Text
He confessed to the crime during interrogation. He said he consumed alcohol late into the night on Thursday and went to the mosque to perform Eid prayers on Friday and returned home. He continued drinking alcohol and later went out to visit his friend to celebrate the festival.

Why?

Why?


What about the sons of the fathers? Have cultural rules or norms actually overcomes the teachings of Islam?

- it's OK for men to smoke but not for women. but the teachings of Islam says, anything memudaratkan is haram.

- for men being promiscuous is culturally a stud but women would be a slut. but the teachings of Islam says it is haram.

- a widowed men is hot item in the market but a widowed woman is wrongly labeled by the society.

- it is a culture for men to stare at women but not OK, no, wait, women just don't do that. and yet, the prophet said, lower your gaze and guard your modesty.

Exercise description
Pick up the piece on cultural double standards for men and women after its final line, continuing in the same voice and list format.

(Dataset items)
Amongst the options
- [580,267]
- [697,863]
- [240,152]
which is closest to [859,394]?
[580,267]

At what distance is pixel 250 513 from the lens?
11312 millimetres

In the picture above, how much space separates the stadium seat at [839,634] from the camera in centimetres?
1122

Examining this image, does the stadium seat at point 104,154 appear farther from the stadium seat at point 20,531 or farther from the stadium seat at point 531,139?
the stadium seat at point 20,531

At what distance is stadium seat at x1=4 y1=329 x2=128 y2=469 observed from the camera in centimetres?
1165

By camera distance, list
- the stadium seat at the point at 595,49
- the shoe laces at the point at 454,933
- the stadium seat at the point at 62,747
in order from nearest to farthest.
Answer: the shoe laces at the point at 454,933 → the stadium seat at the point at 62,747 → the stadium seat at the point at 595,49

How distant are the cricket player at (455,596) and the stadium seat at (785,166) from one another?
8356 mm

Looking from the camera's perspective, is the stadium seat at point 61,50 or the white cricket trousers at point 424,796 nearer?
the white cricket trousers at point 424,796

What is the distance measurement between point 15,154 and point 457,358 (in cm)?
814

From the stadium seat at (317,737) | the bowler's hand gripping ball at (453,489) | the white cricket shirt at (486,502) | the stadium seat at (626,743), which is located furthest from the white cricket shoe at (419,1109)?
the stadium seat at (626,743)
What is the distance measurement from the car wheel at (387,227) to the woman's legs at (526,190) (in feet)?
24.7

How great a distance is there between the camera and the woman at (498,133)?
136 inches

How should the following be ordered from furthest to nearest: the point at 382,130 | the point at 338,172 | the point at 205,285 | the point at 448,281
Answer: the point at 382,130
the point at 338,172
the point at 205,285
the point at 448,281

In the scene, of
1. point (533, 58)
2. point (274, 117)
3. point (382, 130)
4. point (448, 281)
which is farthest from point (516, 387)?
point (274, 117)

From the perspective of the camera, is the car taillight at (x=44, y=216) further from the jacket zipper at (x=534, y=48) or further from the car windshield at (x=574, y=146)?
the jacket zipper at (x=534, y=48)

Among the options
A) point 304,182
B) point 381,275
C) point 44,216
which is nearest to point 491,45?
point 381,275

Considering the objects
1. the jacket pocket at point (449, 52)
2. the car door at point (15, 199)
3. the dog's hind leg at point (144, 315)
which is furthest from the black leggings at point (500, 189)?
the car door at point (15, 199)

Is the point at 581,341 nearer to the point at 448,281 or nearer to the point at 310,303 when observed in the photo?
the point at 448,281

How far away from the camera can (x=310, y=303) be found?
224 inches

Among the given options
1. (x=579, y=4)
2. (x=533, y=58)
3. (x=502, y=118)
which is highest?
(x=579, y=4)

Written response
- women's circumcision is for the purpose of controlling women's libido, but circumcised men compare the size of their erected penis as they grow up. Disgusting? I think it's pathetic.

While we have pressed the cultural rules and teachings of Islam on the daughters, Have we, due to cultural norms too, neglected the teachings of Islam on the sons of the fathers?

Will we come to a point where there will not be a respectable male, someone we can look up to, admire or at least respect in our society all thanks to this cultural upbringing vs the teachings of Islam in our society?

I'm glad I can still point a few men around me worth a respect. Maybe there's hope after all.